(March 03, Chennai, Sri Lanka Guardian) Preliminary evidence in the case relating to the death due to shooting at the Frankfurt airport on March 2,2011, of two US airmen, one of them a bus driver, indicates that it might have been the act of an angry loner and not that of any jihadi organization such as the Islamic Movement of Uzbekistan (IMU) or the Islamic Jihad Union (IJU) or the so-called German Taliban, which refers to a group of German converts to Islam trained by the Tehrik-e-Taliban Pakistan (TTP).
It was known in the past that these organizations had been focusing on German as well as US military targets in Germany, but the German intelligence and Police had managed to detect and neutralize their plans in time before the conspiracy could be carried out.

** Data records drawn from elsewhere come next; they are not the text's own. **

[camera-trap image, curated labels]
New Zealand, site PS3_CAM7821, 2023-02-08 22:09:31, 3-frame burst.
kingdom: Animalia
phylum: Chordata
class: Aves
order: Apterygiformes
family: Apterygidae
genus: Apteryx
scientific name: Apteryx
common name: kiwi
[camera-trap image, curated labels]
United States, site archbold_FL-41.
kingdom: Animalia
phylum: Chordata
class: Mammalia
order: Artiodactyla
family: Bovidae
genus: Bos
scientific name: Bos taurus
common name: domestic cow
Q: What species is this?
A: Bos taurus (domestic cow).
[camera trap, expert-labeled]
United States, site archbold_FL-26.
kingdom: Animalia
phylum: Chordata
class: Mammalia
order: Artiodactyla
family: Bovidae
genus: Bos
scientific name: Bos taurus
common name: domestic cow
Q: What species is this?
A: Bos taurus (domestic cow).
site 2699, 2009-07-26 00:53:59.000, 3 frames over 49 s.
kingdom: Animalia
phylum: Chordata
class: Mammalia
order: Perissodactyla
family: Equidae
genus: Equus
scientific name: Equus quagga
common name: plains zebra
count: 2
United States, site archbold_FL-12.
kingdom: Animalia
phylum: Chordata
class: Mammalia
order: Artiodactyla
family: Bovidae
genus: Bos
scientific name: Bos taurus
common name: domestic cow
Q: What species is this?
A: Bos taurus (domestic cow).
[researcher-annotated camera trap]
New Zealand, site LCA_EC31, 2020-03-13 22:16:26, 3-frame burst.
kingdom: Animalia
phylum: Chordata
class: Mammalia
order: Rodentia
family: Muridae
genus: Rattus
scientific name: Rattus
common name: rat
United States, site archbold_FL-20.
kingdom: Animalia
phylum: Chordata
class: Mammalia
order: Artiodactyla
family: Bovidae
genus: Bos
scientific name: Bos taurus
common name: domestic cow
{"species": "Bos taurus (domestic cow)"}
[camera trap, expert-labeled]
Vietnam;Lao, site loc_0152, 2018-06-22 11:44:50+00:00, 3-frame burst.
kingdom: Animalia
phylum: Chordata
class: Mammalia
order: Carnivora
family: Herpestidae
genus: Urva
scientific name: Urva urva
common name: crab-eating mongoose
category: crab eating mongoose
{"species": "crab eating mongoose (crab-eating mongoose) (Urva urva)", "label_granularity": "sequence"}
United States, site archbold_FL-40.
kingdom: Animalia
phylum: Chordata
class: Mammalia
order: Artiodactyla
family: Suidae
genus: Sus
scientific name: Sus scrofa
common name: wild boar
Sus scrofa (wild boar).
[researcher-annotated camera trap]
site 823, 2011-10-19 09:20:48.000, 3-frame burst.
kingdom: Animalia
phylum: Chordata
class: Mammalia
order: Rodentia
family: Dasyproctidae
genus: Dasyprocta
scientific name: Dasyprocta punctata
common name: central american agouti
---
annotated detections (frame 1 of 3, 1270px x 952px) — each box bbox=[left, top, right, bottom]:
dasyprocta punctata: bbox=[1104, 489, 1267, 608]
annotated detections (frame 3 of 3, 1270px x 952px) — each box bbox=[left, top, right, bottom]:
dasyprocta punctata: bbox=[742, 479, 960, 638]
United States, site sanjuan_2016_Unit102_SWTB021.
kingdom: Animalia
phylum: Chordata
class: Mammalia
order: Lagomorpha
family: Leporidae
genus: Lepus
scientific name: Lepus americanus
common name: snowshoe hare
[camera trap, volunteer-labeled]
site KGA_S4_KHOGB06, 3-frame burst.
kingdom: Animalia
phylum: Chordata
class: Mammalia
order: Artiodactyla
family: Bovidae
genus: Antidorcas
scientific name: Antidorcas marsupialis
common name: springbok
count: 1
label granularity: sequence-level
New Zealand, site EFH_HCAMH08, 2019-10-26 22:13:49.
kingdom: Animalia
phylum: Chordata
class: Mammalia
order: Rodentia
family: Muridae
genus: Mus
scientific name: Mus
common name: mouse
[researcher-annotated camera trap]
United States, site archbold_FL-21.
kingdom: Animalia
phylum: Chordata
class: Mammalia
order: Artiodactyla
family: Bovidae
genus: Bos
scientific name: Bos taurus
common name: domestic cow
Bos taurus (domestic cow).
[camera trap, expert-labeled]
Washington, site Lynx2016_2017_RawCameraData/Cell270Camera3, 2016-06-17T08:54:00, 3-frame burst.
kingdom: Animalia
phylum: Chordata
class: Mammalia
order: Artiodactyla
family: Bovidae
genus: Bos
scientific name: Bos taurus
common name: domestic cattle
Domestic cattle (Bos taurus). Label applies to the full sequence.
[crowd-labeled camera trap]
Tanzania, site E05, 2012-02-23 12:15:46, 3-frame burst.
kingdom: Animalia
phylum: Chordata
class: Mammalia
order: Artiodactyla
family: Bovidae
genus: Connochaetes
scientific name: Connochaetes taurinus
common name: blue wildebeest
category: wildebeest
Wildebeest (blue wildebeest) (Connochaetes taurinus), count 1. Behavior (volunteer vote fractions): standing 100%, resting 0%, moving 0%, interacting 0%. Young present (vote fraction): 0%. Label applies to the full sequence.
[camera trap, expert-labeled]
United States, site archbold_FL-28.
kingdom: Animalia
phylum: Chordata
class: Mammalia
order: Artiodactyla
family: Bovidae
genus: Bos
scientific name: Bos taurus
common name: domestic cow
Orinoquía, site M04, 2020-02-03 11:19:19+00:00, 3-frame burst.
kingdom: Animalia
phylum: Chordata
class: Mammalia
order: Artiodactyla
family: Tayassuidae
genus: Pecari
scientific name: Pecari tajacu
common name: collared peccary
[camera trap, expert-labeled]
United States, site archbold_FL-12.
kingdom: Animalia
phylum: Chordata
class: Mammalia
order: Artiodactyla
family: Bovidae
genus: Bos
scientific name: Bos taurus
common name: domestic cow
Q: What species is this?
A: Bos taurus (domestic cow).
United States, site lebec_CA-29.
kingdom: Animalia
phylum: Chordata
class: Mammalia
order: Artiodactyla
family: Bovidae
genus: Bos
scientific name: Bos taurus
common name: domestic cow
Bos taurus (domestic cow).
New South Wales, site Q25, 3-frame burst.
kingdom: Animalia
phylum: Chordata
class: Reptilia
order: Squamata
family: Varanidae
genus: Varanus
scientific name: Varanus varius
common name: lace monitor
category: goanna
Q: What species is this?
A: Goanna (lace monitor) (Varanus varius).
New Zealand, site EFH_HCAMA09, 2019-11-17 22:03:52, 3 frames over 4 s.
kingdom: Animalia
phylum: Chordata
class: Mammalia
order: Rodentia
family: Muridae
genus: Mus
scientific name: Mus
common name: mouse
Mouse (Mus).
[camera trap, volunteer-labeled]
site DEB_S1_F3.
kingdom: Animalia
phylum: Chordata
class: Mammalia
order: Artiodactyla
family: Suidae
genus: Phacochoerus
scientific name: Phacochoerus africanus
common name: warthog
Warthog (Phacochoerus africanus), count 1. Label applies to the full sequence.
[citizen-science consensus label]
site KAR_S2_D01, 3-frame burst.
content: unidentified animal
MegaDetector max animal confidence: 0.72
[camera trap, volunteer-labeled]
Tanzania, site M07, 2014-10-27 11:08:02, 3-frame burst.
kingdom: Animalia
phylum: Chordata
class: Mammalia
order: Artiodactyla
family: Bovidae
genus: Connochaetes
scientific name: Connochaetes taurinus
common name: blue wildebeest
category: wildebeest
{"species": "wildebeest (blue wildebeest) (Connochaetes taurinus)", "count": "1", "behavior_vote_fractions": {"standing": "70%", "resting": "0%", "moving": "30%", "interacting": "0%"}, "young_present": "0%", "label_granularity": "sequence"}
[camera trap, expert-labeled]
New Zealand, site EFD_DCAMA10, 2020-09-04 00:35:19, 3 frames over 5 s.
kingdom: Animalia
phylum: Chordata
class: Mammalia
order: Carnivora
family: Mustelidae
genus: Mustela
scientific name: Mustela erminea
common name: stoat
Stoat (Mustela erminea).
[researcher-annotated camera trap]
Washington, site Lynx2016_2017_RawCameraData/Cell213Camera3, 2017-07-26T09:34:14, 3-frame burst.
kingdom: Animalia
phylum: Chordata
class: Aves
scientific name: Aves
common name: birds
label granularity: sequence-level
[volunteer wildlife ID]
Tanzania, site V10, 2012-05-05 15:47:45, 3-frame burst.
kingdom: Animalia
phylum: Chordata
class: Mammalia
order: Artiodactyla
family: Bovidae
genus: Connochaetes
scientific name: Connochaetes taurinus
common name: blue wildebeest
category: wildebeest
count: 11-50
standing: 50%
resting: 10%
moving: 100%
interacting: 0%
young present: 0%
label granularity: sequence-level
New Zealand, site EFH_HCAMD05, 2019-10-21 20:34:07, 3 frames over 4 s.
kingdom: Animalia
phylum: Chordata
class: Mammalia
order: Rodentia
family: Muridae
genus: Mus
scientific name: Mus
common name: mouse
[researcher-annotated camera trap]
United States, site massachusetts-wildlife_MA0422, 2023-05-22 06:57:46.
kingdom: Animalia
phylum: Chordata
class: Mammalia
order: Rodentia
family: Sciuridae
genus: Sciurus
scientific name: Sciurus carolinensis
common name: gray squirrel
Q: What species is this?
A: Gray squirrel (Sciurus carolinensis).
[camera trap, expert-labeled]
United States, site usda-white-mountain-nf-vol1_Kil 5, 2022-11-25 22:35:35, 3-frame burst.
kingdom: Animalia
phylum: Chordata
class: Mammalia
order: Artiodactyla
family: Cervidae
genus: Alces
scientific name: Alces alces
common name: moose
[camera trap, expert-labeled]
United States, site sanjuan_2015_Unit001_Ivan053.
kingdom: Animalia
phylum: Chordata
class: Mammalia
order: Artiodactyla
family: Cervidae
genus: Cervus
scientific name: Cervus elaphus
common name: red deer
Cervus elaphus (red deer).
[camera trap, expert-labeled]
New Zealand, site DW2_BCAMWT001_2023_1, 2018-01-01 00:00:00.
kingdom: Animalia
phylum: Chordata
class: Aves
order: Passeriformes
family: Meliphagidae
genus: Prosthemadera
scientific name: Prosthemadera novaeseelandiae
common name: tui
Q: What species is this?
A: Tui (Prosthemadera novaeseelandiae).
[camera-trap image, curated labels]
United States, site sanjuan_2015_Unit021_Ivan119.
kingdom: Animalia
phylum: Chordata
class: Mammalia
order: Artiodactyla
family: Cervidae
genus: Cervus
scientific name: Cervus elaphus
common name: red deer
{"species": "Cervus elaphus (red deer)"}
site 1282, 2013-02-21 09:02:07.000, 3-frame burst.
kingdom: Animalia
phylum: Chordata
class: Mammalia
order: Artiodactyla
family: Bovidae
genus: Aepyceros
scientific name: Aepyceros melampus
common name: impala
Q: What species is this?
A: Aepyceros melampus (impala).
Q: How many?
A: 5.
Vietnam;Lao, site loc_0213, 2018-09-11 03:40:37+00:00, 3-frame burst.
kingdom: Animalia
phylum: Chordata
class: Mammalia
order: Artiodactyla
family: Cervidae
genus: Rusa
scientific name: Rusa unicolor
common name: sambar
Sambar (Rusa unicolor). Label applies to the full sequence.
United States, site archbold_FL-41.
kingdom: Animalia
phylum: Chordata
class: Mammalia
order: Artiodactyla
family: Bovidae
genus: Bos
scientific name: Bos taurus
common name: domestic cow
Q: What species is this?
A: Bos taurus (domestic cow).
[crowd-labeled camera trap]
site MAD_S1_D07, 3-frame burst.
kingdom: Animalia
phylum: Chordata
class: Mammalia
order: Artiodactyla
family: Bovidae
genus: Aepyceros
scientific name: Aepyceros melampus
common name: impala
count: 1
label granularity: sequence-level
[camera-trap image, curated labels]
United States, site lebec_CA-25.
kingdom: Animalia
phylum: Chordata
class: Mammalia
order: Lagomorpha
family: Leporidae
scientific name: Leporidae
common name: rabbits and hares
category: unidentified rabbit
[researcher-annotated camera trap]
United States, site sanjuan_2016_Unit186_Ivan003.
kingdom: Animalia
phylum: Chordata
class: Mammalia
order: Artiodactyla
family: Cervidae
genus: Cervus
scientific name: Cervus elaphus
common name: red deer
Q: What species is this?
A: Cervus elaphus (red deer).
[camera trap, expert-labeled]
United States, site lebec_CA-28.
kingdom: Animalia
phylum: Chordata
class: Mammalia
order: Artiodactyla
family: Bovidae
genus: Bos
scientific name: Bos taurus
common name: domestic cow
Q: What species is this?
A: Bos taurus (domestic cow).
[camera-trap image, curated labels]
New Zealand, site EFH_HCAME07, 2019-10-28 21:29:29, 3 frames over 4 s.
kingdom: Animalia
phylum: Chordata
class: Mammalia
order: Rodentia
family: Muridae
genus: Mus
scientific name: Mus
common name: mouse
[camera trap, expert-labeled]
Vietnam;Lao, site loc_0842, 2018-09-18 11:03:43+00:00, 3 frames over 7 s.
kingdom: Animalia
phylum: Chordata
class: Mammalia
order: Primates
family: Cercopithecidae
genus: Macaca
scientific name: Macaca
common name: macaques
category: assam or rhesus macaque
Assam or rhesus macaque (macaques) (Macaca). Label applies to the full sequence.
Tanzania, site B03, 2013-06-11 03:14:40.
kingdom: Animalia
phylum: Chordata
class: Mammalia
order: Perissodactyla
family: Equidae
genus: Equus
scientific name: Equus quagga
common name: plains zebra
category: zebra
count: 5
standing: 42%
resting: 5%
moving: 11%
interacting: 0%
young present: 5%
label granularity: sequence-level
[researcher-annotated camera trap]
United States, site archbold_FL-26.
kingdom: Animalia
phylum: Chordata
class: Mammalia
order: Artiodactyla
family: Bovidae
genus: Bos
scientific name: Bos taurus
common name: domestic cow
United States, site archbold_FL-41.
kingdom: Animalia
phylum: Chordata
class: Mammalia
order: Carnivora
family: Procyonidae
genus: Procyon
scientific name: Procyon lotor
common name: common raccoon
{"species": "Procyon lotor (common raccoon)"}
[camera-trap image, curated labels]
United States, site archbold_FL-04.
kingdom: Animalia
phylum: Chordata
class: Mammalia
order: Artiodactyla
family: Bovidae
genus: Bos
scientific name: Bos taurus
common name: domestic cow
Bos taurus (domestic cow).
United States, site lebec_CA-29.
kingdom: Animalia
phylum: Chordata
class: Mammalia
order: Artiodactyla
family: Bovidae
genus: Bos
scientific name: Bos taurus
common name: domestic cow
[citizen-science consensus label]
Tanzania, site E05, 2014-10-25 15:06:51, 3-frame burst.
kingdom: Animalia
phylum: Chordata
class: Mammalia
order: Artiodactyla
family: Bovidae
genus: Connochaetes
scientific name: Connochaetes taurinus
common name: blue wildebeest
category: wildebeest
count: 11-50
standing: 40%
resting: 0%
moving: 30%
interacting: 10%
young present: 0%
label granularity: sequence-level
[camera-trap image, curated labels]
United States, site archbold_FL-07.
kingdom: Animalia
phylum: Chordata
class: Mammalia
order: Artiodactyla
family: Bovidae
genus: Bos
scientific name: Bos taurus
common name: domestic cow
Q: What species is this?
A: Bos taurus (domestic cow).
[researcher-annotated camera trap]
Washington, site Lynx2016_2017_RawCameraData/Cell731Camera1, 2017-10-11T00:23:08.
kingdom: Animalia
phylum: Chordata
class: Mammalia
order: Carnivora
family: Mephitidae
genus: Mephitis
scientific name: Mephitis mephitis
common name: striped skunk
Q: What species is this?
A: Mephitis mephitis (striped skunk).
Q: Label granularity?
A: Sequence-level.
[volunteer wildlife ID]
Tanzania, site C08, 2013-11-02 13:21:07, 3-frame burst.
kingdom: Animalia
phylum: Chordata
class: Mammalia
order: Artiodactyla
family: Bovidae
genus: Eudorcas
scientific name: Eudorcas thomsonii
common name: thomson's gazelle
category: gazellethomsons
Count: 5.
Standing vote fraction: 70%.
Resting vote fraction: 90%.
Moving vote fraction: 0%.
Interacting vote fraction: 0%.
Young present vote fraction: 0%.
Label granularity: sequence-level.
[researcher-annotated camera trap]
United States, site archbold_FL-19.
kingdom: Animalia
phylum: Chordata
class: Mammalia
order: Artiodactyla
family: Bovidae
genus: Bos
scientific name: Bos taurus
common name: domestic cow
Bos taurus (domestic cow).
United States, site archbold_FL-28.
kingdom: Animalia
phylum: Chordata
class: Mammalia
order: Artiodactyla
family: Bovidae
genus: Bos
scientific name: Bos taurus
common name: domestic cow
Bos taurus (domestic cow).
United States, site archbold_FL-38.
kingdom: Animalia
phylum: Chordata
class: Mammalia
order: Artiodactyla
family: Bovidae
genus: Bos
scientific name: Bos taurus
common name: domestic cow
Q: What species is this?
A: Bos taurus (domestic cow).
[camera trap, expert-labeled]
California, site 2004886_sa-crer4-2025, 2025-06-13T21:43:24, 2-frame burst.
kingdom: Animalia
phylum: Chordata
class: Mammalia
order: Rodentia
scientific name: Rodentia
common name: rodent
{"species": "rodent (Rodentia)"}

The German intelligence and police, who are generally well-informed and alert, seemed to have been taken by surprise on March 2 because the assailant came from a community which had in the past not come to notice for association with any of the organizations mentioned above. The 21-year-old suspect, whose name has been given as Arid Urka, is an Albanian Muslim from the town of Mitrovica in the Kosovo area, who had reportedly been living in Germany. He held a German passport in addition to an old passport of undivided Yugoslavia.
According to media reports, the two US airmen killed belonged to the military police of the US Air Force and were part of a unit generally stationed in the UK which was being moved either to Iraq or Afghanistan for deployment via Germany. It is not clear whether it was merely an opportunistic attack by the gunman on a group of US airmen boarding a bus at the airport without his being aware of the fact that they were bound for Iraq or Afghanistan or whether it was a targeted killing of US military personnel going to Iraq or Afghanistan.
Germany plays an active role in the NATO operations in Afghanistan and the conspiracies detected in the past were triggered off by anger over the role of Germany and the US in Afghanistan. The German authorities initially treated the incident as an act of anger following an altercation between the US airmen and the gunman as they were boarding the bus. They subsequently started looking into the possibility of its being an act of terrorism because of some evidence of the gunman allegedly visiting jihadi sites in the Internet.
The investigation seems to be presently confined to examining whether the attack could have been Afghanistan-related. There is no indication of any suspicion of its being Libya-related. The Libyan intelligence and terrorists linked to the Libyan intelligence had operated in Germany in the 1980s as indicated by an explosion in a West Berlin discotheque in 1985 that killed some US military personnel and the bombing of a Pan-Am aircraft originating from Frankfurt in 1988 ( the Lockerbie incident). The West Berlin incident led to the US bombing of Libya in 1986 and the Lockerbie incident to the arrest and trial of suspected Libyan intelligence officers and the payment of huge compensation by the Libyan Government to the relatives of the passengers and crew killed.
Since the 1990s, Libya had totally cut off its past links with terrorism----either of the Palestinian or Al Qaeda kind --- and had effectively kept Al Qaeda and its allied organizations out of its territory. It is very unlikely that at a time when the Gadaffi regime is facing mounting international pressure because of the uprising against it in Eastern Libya, it would add to the anger of the West by dabbling in terrorism once again.
Muslims of Kosovo origin had not come to notice in the past for association with Afghanistan or Iraq based organizations because of their dependence on the US for making themselves free from Serbia. The act of the lone gunman of Kosovo origin would require detailed investigation before satisfactory conclusions could be drawn. For the present, it could only be characterized as a possible terrorist incident of unknown inspiration.